Skrajnie niebezpieczna dziura w Windows
Microsoft apeluje do użytkowników Windows, by zastosowali najnowsze poprawki. Znajduje się wśród nich łata na potencjalnie niezwykle niebezpieczną dziurę występującą we wszystkich wersjach systemu operacyjnego z Redmond.
Dziura występuje w schannel. To komponent odpowiedzialny za bezpieczeństwo protokołu TLS. Błąd powoduje, że odpowiednio spreparowane pakiety nie są prawidłowo filtrowane, a to z kolei pozwala napastnikowi na zaatakowanie serwerów z systemem Windows. Co prawda w biuletynie Microsoft pisze o serwerach, jednak dziura zagraża wszystkim maszynom z Windows, na których działa oprogramowanie monitorujące porty i akceptujące szyfrowane połączenia. Zatem na atak narażone są np. domowe komputery działające jako serwery FTP czy WWW.

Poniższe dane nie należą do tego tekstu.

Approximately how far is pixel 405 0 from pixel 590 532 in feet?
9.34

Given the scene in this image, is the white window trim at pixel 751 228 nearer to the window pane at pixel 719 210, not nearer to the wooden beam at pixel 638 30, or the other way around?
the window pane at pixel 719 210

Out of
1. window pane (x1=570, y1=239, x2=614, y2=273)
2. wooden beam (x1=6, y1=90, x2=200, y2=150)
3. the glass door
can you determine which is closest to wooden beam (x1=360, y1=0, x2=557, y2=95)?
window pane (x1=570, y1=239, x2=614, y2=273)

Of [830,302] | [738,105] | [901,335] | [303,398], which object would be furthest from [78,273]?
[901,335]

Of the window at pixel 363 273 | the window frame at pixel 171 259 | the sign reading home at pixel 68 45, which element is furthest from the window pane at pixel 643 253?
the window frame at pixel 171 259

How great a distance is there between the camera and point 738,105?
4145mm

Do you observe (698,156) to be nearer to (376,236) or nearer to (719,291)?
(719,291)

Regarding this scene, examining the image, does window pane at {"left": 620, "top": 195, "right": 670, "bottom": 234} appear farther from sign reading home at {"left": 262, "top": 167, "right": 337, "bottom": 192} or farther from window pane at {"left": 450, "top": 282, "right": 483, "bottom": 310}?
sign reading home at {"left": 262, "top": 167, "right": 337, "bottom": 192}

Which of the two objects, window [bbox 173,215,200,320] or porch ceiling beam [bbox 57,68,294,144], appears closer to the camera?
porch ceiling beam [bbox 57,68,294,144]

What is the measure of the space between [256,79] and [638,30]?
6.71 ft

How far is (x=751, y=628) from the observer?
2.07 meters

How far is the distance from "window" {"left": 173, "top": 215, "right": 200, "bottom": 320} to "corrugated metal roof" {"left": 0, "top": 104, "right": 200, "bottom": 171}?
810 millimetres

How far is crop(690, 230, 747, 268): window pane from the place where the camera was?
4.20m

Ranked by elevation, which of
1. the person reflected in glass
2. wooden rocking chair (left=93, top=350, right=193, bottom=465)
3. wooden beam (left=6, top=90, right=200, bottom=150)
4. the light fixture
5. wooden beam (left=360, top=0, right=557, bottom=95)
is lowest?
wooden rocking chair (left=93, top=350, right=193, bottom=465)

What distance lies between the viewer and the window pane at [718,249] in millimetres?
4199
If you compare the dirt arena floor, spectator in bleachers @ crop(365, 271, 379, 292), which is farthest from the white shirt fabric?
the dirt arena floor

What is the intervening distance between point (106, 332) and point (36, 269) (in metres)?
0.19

Warto tutaj zauważyć, że w bieżącym roku znaleziono dziury we wszystkich najważniejszych narzędziach TLS – Apple Secure Transport, GNUTLS, OpenSSL, NSS a teraz w Microsoft Schannel. Dziura w systemie Microsoftu należy do najpoważniejszej kategorii. Jeśli niezałatana maszyna zostanie zaatakowana, napastnik może ukraść dane i wykonać dowolny szkodliwy kod. Sytuacja jest niemal równie poważna, jak w przypadku dziury Heartbleed w OpenSSL. Niemal, gdyż na razie nie doszło do zmasowanych ataków. Microsoft ostrzega jednak, że prawdopodobieństwo takich ataków jest spore, gdyż teraz po opublikowaniu łaty przestępcy wiedzą o istnieniu luki i przystąpią do jej analizowania. Koncern z Redmond informuje, że jedynym sposobem na poprawienie błędu jest zainstalowanie poprawki MS14-066. Nie istnieją żadne inne metody.
Przypomnijmy, że od momentu poinformowania o luce Heartbleed do czasu wykorzystania jej podczas zmasowanych ataków minęło zaledwie 12 godzin.